Sunday, September 28, 2014
Happiness
My brother and grandmother are dead. I do not have any love aspirations. I am a workaholic. I am still sober and I am currently enrolled in college again. It seems like a wonderfully monotonous life.
I think I am going to start writing more regularly. It would help with my writing and it will help empty out the random ass thoughts that get stuck in my mind.
Wednesday, April 9, 2014
My brothers eulogy
First and foremost I would like to take this time to publicly thank my friends that have held my family up in prayer and donations. As a result my resolve to make it through this lost has remained fortified.
This was the hardest thing for me to write the various emotions were at times overwhelming. No words that I could pen were good enough. No memory precious enough. No brotherly analogy powerful enough. I couldn't decide whether or not to blame family members. I couldn't decide whether or not to voice my anger at him. I couldn't decide to whether or not really let myself feel this pain.
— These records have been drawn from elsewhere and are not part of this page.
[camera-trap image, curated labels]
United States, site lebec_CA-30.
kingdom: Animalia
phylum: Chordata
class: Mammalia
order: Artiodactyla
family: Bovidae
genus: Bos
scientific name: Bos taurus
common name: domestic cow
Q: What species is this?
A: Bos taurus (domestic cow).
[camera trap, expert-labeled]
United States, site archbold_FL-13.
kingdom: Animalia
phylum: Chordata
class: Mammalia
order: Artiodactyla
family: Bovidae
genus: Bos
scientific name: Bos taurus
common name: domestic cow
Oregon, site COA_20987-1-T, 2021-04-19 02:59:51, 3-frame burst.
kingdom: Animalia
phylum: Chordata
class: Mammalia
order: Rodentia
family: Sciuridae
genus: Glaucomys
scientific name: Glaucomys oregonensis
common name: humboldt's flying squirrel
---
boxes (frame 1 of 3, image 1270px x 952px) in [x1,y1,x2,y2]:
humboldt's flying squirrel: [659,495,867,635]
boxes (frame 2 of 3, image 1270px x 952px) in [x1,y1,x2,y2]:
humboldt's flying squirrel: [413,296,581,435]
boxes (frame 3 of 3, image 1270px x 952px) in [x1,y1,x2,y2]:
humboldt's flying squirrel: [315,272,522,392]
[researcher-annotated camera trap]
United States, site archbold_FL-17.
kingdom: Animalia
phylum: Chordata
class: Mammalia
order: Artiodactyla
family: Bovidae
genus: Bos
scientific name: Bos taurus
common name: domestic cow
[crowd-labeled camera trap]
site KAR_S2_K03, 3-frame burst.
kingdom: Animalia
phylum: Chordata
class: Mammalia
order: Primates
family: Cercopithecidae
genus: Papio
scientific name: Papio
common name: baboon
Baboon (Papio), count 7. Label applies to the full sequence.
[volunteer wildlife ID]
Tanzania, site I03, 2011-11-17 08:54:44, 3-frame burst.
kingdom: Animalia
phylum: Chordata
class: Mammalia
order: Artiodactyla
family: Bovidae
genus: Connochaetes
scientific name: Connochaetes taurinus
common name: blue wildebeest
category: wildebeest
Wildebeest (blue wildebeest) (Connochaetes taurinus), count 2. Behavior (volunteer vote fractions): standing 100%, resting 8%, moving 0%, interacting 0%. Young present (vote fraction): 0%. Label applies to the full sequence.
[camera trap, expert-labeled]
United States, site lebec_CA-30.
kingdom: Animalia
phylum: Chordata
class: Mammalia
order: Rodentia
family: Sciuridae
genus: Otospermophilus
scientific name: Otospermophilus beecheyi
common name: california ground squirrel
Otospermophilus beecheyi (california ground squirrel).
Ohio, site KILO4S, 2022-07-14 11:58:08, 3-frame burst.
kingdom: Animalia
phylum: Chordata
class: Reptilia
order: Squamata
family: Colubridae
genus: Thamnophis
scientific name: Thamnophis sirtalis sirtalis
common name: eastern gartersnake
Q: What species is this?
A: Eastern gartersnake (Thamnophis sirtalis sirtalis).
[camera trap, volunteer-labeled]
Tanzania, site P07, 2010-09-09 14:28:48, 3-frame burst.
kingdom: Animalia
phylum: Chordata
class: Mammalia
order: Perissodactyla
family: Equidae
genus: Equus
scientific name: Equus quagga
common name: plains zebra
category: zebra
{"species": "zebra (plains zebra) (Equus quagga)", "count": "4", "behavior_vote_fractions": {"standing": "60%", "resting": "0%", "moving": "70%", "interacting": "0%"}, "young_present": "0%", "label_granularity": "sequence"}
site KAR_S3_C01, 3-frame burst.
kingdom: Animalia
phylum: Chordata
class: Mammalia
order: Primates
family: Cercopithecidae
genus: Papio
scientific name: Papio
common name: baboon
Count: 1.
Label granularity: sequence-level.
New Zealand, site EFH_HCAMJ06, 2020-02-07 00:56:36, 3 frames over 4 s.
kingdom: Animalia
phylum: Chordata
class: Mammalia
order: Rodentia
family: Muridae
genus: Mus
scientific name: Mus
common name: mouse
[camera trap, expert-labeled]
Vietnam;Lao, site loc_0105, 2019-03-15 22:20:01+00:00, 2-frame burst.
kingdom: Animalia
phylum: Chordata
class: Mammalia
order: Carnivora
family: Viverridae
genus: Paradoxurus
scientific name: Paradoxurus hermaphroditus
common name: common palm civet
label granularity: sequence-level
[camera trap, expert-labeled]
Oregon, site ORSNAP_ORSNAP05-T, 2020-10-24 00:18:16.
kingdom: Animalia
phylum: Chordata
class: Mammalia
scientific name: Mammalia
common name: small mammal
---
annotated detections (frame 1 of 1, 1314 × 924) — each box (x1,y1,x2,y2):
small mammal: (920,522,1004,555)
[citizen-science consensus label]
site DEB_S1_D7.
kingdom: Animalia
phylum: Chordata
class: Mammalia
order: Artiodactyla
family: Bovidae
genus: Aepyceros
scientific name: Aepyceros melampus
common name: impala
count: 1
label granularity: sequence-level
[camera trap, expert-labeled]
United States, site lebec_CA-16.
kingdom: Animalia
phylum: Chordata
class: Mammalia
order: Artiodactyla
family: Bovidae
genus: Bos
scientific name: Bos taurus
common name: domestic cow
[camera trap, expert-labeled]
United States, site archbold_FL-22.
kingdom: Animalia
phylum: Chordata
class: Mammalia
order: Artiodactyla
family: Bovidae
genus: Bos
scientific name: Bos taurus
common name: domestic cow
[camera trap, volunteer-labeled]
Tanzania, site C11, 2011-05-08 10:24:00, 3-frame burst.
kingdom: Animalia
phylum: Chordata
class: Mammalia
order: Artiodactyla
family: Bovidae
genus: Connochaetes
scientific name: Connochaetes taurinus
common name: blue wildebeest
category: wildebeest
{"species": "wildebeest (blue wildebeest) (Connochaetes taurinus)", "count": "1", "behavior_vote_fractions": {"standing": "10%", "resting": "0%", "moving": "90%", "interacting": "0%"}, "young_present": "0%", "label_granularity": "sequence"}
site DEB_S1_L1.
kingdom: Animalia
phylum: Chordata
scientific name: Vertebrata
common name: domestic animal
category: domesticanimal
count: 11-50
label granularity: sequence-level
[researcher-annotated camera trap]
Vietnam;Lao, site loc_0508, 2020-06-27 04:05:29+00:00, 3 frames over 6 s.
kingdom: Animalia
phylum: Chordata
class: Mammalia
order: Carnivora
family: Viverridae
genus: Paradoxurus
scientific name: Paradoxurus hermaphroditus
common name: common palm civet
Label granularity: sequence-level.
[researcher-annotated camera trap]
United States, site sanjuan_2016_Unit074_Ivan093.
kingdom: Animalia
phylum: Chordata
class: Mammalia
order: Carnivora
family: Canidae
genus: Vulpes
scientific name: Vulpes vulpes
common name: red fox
It finally occurred to me the lost feeling that has been resonating in my being was from the realization that a piece of my soul has forever been removed from this world. Even right now as I stand here the thought that wont relent is not my brother. At my brothers worst I couldn't help but love him. Devin had a beautiful soul and to know him was to love him. My family has always had more drama than a Spanish soap opera. We could never agree on a solution for my brother, however the commonality that we shared was our love for him.
As a brother if i had the power to remove the obsession of drugs from his heart and mind, I testify before God that I would have done so. My brother lived a tragic life. No one in this room will ever know the daily pain that he carried with him. No one will ever know the overwhelming pain in his last moments.
The lost of my brother was a wake up sign and a call to action for me. Dereck and David I promise to you never to be distant and to always love you no matter what. I will be your champion and protector like I should have been for mumu. To my nephew and niece you lost your father but you gained three more. and you will not want for anything as long as there is breathe in our bodies. To everyone here let his death awake and fortify the loose bonds in your own families. Let his death be the push you need to seek help for drugs and depression. Let my brothers death not be in vain but to echo throughout eternity through the breaking of the shackles of addiction. Remember him that's all i ask is to remember him. Thank you.